Diese Position könnte dazu führen, die unermesslichen Aufwendungen für eine nicht beweisbar mögliche oder gar nötige ‚Klimarettung’ nicht einer Schimäre zu opfern, sondern besser in die – allerdings mit höherem Aufwand als bisher – machbare und erkennbar notwendige Vorsorge gegen Unwetterschäden zu lenken.

Im Einzelnen: 

 

  1. Niemand leugnet heute, daß sich Klima (definiert als die Summe der Wetterereignisse über 30 Jahre) ständig ändert – wie seit Jahr-Millionen.

  2. Daß das von uns Nutznießern des ‚fossilen Zeitalters’ seit bald 200 Jahren in die Biosphäre entlassenen CO2-Gas (als ein ‚Klimagas’ unter anderen) so ausschlaggebend die Wetterentwicklung und damit das Klima bestimmt, und daß daher das Klima nennenswert zu beeinflussen oder gar zu ‚retten’ sei, muß aber mit Nachdruck bezweifelt werden.
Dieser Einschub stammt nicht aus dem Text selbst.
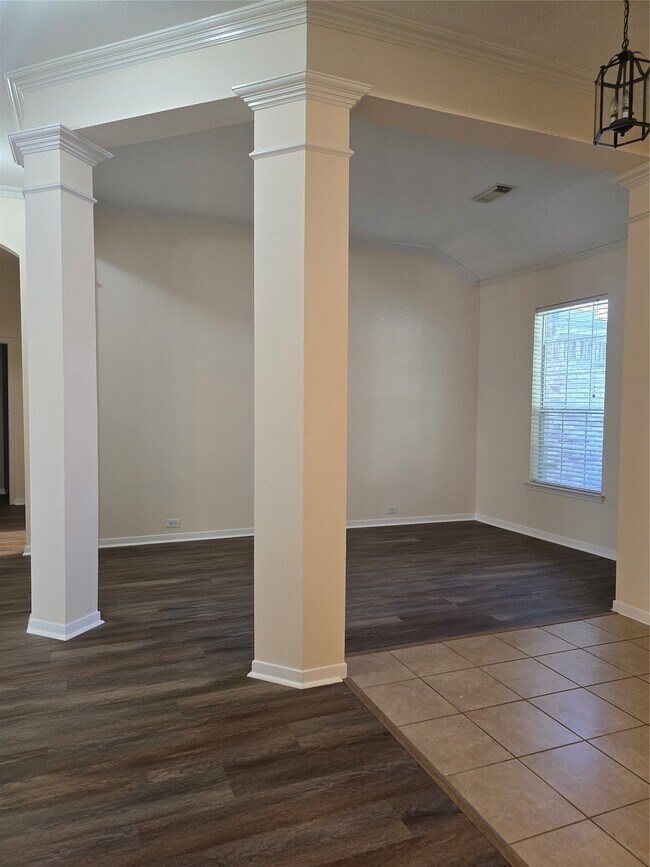 Foto del edificio - 2706 Courtyard Ln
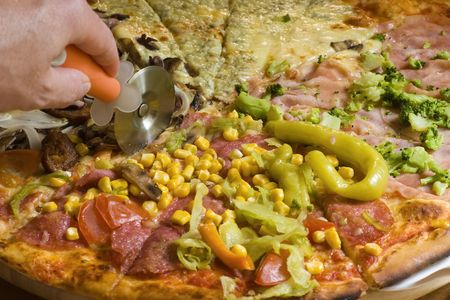 Pizza blade cutting pizza close upの写真素材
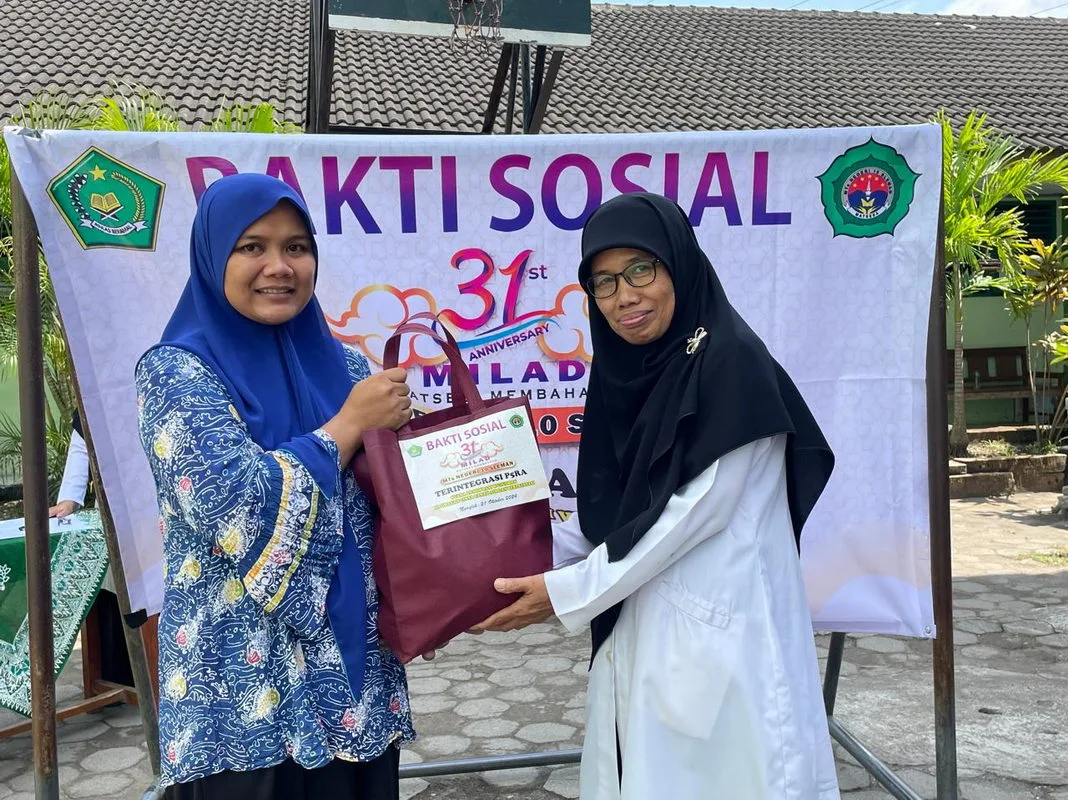 Songsong Milad ke-31, MTs N 10 Sleman Gelar Bakti Sosial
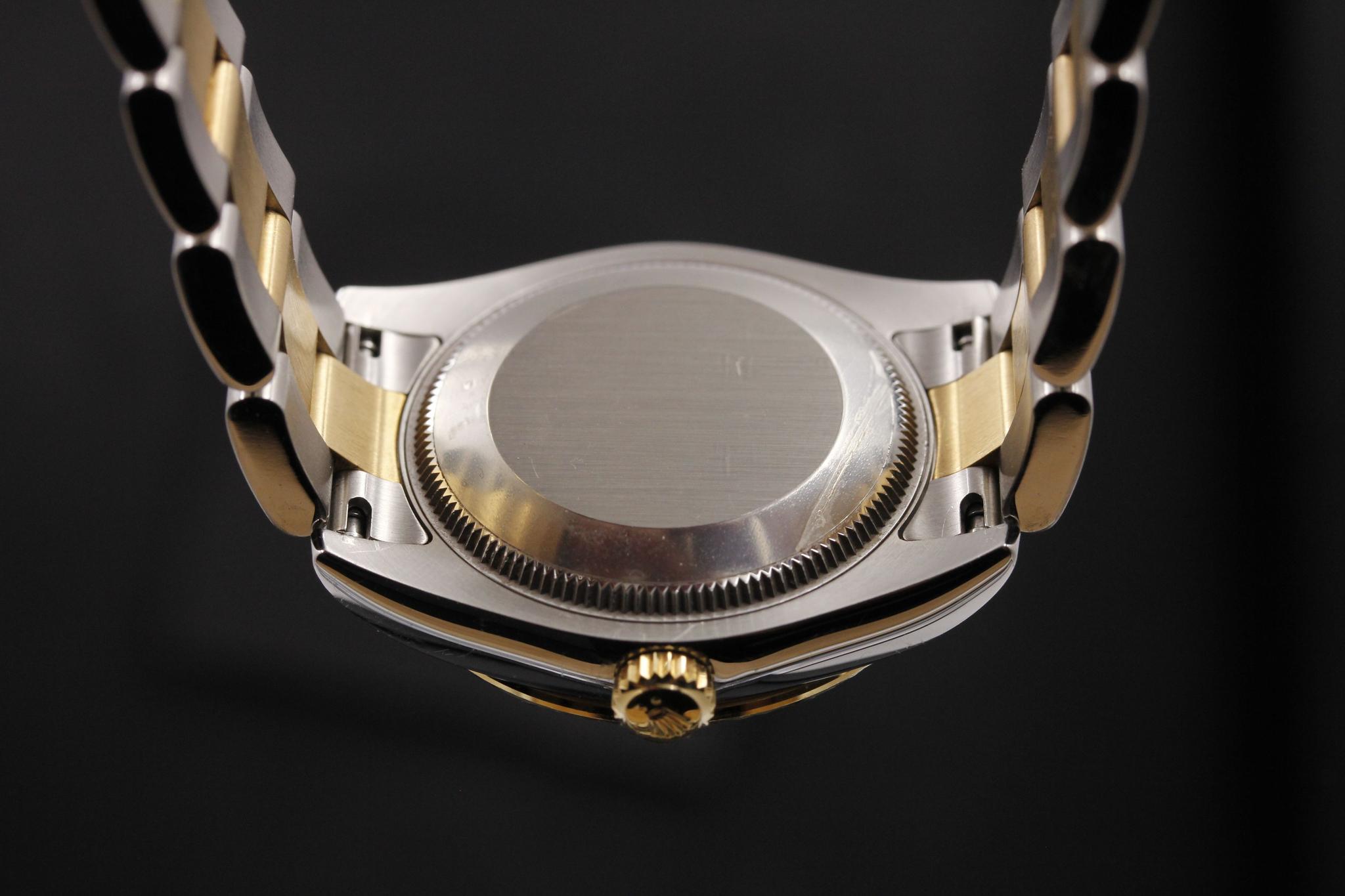 Watch Image 7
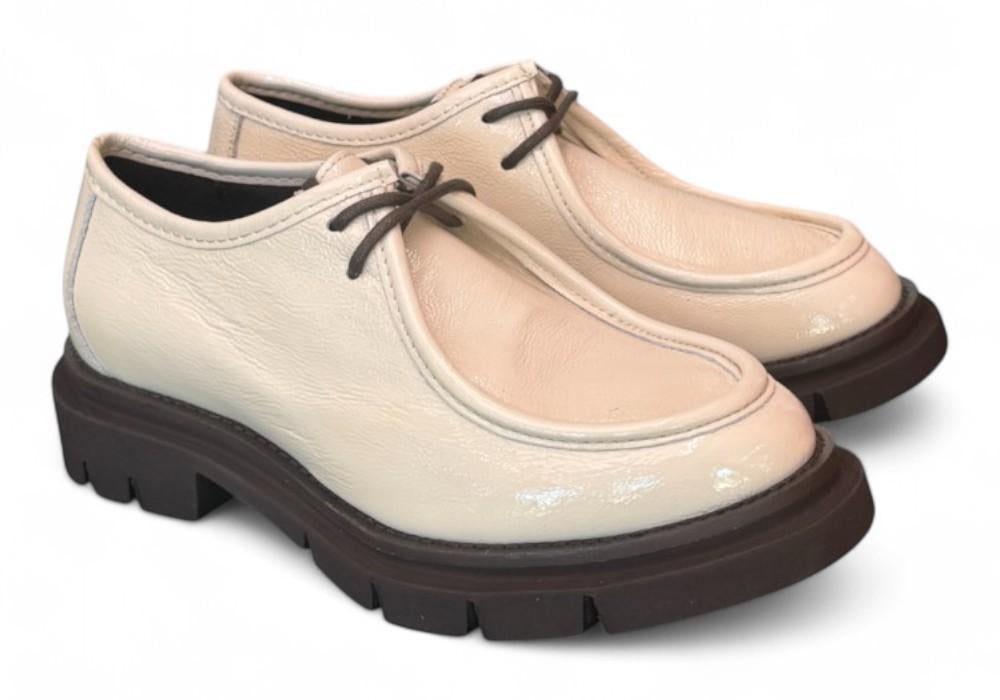 Scarpa allacciata ingegnere naplak latte Les Tulipes 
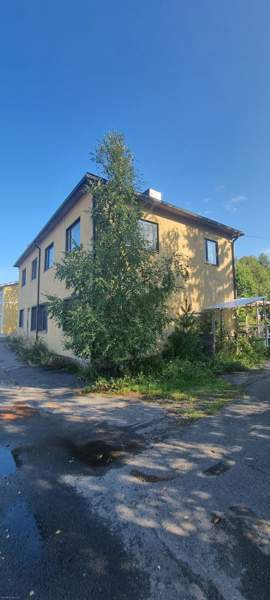 7 huonetta + 3 keittiötä + 2 saunaa + 3 pesuhuonet  Kemin - valokuva 1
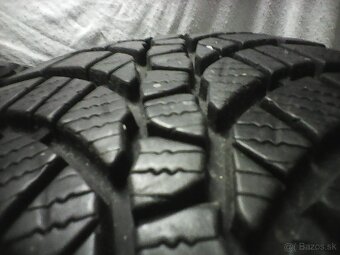 KUMHO 205 45 R17  ZIMNE PNEU - 4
Die vom IPCC (Intergouvernemental Panel of Climate Change) mit politischen Absichten in die Welt gesetzten ‚Modellrechnungen’ sind grundsätzlich nicht beweisbar, müssen vielmehr aus Sicht des gesicherten meteorologischen Wissens aus der Vergangenheit als Panikmache gewertet werden.

  3. Daß dieser Panikmache ‚alle Welt’ folgt, muß allerdings zunächst ein geheimnisvolles Rätsel bleiben.

  4. Nicht in der fernen Zukunft liegen die lokalen Wetterausschläge auch bei uns – an Mulde, Elbe, Erft oder Duisburg (Tornado) und so weiter – von Kyrill oder Friederike (Orkane) ganz zu schweigen. Sie finden jetzt statt. Hier handfest tätig zu werden – und nicht nur jeweils beim Aufräumen –, ist eigentlich das Gebot der Stunde, dem auch die politisch Verantwortlichen folgen sollten. Das kurzzeitig lokal gewaltige Ausmaß der aktuellen Überforderung bisheriger Hochwasserschutzmaßnahmen zeigt, daß deutlich höherer Einsatz für die entsprechende Daseinsvorsorge nötig ist.

  5. Schon das Hochwasser 2002 in Sachsen, aber auch jedes Rhein-Hochwasser führte jeweils kurzzeitig zu Diskussionen über den notwendigen Umgang mit unseren natürlichen Gewässern, zur vernachlässigten Ausweisung von Überflutungszonen in Flußauen, zur Vermeidung von Wohnbebauung an Flussufern …

  6. Der Umgang mit den ‚künstlichen Gewässern’ in Städten und Gemeinden, mit der Kanalisation, gehörte in den vergangenen Jahrzehnten wohl vielerorts auch zu den leichtfertig vernachlässigten Infrastrukturaufgaben. Auch sie sind heute an gestiegene (Ausnahme-) Belastungen anzupassen.

  7. Hier die begrenzt vorhandene Wirtschaftskraft einzusetzen und nicht für das ferne Wolkenkuckucksheim einer ‚Klimarettung’, muß die Forderung der jetzt Lebenden sein.

  8. Selbst wenn viele der jetzt hier Lebenden an das dräuende ‚CO2-Unheil’ glauben, sollten sie sich klar machen, daß selbst totale augenblickliche Vermeidung der deutschen und europäischen CO2-Emissionen von 2 bzw. 10 % Weltanteil den Anteil des Rests der Welt aus China, Indien, den USA nicht spürbar beeinflussen kann. Der ihnen so  als unbeweisbar ‚erklärte’ Klimawandel käme ja vom Rest der Welt so und so. Seine Auswirkungen aber könnten durch rationalen Einsatz der nur einmal verfügbaren Mittel – zumindest – gemildert werden.

  9. Wäre es nicht wunderbar, wenn Bundespräsident und Ministerpräsident und alle anderen CO2-Gläubigen in einem Moment der Erkenntnis umsteuern könnten. Wenigstens die bei künftigen extremen Wetterereignissen vermeidbaren Opfer könnten es ihnen danken.